--- Provided records ---

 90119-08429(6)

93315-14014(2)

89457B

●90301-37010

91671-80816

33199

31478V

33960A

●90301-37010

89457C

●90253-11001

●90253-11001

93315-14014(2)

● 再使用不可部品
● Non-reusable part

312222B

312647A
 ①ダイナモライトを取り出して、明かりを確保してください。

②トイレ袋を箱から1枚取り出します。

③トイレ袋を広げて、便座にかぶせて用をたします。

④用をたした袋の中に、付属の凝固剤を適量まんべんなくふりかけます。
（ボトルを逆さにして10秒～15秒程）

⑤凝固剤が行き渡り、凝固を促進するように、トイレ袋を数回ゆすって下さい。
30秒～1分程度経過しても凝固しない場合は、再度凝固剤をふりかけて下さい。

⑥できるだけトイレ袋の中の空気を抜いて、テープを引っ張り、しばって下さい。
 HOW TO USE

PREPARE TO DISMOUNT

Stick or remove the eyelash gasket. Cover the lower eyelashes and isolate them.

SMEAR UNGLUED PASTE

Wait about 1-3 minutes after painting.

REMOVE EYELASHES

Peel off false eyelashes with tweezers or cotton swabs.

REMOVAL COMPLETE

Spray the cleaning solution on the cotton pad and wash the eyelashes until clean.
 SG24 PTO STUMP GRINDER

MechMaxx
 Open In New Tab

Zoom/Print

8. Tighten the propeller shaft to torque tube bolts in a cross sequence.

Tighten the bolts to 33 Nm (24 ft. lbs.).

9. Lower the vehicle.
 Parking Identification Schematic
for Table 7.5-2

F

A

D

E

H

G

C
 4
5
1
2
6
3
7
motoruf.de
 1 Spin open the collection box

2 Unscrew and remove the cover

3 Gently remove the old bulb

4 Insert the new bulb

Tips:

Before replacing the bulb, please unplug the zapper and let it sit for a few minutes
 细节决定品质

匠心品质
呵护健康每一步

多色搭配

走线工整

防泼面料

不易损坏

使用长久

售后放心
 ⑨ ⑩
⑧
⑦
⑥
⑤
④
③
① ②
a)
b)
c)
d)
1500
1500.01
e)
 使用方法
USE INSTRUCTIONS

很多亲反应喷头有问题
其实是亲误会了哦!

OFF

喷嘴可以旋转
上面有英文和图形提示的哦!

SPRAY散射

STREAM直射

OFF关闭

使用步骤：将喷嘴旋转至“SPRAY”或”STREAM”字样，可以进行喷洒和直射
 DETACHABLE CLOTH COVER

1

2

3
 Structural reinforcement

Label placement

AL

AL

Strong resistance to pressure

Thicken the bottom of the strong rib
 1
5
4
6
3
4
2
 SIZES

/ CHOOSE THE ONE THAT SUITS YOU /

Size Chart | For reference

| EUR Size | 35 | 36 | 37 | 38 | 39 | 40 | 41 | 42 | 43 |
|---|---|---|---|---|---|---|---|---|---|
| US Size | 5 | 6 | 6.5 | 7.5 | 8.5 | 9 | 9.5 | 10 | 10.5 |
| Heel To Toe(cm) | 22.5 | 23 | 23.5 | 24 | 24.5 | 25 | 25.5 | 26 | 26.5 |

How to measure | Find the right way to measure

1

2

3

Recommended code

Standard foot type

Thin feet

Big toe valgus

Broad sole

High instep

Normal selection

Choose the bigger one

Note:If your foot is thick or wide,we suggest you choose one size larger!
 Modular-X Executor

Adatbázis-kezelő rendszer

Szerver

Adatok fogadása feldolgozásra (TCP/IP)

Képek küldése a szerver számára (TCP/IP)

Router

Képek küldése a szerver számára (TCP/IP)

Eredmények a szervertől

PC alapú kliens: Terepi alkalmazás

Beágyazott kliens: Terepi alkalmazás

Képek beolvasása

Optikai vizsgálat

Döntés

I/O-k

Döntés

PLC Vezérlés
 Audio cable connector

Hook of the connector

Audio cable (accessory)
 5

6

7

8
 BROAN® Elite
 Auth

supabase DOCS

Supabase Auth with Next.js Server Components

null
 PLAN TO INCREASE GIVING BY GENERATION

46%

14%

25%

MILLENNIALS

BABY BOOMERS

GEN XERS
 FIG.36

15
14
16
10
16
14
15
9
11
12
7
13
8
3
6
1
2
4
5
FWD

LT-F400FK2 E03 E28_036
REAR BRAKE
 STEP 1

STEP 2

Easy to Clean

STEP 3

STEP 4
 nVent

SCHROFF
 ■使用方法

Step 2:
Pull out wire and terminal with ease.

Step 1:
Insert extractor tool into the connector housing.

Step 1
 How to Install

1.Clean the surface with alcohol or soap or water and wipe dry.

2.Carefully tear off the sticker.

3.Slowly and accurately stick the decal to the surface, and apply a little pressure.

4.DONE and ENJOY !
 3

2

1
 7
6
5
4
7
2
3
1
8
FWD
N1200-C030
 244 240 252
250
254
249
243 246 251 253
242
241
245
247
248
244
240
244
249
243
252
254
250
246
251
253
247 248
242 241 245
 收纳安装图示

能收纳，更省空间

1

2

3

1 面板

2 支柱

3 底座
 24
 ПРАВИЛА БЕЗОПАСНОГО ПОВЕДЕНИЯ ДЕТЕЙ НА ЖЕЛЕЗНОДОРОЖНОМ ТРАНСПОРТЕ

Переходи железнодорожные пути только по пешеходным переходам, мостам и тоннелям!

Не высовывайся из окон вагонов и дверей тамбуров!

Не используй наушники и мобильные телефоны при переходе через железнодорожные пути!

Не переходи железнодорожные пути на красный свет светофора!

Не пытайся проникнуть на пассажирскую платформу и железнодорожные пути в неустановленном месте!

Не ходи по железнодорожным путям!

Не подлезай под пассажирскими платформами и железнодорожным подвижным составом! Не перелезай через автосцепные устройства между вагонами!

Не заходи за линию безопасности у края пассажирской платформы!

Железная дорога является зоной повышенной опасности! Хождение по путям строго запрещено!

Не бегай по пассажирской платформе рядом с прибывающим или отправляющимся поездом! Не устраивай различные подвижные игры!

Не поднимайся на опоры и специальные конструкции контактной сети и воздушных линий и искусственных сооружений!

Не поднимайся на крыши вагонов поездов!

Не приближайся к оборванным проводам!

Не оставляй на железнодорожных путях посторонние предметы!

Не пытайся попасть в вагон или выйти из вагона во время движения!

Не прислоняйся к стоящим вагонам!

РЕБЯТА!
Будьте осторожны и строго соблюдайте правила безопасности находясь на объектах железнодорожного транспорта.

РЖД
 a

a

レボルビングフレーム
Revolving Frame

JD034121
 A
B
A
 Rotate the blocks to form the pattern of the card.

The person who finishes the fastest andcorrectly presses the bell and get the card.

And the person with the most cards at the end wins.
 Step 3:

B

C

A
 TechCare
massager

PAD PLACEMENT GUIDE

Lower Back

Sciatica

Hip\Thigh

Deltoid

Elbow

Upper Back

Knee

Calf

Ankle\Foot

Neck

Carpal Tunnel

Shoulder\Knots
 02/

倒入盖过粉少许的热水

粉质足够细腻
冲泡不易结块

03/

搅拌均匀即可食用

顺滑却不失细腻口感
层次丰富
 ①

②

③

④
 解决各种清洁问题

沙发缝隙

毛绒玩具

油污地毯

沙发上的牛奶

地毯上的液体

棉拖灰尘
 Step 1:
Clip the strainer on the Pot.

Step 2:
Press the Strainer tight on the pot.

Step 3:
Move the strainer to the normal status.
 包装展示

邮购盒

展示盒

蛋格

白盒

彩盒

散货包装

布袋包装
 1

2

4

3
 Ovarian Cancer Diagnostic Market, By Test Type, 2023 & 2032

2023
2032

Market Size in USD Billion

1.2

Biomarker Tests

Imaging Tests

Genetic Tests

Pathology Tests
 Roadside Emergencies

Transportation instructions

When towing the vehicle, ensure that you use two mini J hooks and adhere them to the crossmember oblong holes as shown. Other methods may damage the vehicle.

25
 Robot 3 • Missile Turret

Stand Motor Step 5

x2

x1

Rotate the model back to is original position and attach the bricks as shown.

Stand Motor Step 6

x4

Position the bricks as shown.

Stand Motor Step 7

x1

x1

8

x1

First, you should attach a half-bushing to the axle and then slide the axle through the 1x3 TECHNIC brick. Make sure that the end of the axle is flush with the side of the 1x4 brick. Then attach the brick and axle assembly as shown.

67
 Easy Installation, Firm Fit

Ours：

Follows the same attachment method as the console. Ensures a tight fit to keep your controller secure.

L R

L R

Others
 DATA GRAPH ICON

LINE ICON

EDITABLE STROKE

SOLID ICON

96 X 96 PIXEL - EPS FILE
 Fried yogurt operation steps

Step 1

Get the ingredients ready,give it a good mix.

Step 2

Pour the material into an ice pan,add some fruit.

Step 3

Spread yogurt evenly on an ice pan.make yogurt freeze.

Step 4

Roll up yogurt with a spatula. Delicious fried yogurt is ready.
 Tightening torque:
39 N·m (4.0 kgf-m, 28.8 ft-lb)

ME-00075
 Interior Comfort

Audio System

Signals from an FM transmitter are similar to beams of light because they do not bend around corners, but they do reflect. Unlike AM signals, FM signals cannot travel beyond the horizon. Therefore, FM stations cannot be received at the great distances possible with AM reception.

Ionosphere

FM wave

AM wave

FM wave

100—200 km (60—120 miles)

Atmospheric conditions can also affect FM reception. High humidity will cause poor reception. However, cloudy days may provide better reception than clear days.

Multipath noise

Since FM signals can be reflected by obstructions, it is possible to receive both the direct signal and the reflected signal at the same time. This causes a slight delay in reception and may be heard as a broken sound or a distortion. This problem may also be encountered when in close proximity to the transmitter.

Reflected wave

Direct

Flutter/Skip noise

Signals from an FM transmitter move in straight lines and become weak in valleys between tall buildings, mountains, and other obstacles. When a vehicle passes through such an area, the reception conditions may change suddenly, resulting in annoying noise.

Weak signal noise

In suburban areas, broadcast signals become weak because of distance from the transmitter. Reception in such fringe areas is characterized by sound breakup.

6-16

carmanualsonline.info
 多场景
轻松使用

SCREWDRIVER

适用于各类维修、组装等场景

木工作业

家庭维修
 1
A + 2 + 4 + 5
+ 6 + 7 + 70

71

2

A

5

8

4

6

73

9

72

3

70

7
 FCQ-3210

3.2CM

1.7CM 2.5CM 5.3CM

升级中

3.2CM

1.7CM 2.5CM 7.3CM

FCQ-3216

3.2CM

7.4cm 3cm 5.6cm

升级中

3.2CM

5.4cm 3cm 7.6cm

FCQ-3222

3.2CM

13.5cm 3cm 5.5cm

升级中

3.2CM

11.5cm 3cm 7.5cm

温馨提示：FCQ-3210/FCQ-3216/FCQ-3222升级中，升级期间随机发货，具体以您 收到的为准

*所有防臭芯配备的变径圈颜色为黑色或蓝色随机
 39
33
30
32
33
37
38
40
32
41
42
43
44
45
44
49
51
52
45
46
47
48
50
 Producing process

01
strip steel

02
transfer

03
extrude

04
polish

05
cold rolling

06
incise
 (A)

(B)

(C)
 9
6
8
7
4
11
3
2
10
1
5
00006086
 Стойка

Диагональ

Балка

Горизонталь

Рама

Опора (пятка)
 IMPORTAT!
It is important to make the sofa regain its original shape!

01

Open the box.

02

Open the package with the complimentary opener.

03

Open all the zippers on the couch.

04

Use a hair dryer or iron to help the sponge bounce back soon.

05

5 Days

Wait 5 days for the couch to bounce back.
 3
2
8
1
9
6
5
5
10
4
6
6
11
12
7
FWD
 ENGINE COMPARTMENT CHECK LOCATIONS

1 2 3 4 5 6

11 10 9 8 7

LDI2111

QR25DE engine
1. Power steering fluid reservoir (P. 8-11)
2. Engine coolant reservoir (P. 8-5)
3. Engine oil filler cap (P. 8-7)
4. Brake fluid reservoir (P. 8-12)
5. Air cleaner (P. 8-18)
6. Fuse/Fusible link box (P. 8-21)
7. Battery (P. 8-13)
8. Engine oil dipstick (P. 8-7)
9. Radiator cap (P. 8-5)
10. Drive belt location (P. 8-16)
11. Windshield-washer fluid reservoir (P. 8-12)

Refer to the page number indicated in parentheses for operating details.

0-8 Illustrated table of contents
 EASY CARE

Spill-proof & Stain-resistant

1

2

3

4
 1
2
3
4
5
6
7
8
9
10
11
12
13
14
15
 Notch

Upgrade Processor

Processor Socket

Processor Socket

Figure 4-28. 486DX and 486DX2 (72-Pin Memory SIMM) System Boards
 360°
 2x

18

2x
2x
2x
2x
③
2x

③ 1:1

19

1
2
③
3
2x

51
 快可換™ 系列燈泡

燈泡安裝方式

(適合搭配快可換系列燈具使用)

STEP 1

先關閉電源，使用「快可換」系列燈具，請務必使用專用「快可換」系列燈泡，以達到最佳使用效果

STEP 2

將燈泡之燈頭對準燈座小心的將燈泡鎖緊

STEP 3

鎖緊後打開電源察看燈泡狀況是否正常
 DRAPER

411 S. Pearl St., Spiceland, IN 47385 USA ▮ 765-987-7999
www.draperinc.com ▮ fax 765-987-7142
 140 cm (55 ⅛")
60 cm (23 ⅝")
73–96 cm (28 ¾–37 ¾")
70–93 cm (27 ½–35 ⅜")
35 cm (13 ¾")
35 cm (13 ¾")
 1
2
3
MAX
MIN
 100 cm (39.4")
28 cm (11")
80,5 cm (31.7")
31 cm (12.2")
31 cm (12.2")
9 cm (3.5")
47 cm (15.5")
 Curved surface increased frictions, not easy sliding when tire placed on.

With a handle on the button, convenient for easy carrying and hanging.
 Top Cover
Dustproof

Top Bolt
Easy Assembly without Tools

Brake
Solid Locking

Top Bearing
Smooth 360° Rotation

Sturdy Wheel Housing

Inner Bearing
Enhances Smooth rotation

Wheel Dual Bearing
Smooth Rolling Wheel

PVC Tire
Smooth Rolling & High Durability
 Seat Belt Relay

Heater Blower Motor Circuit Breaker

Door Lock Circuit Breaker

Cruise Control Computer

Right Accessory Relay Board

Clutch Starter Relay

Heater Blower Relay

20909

---

_Work item_
Find every line above that includes the word "Terepi" and report only how many there are.

_Result for this exercise_
2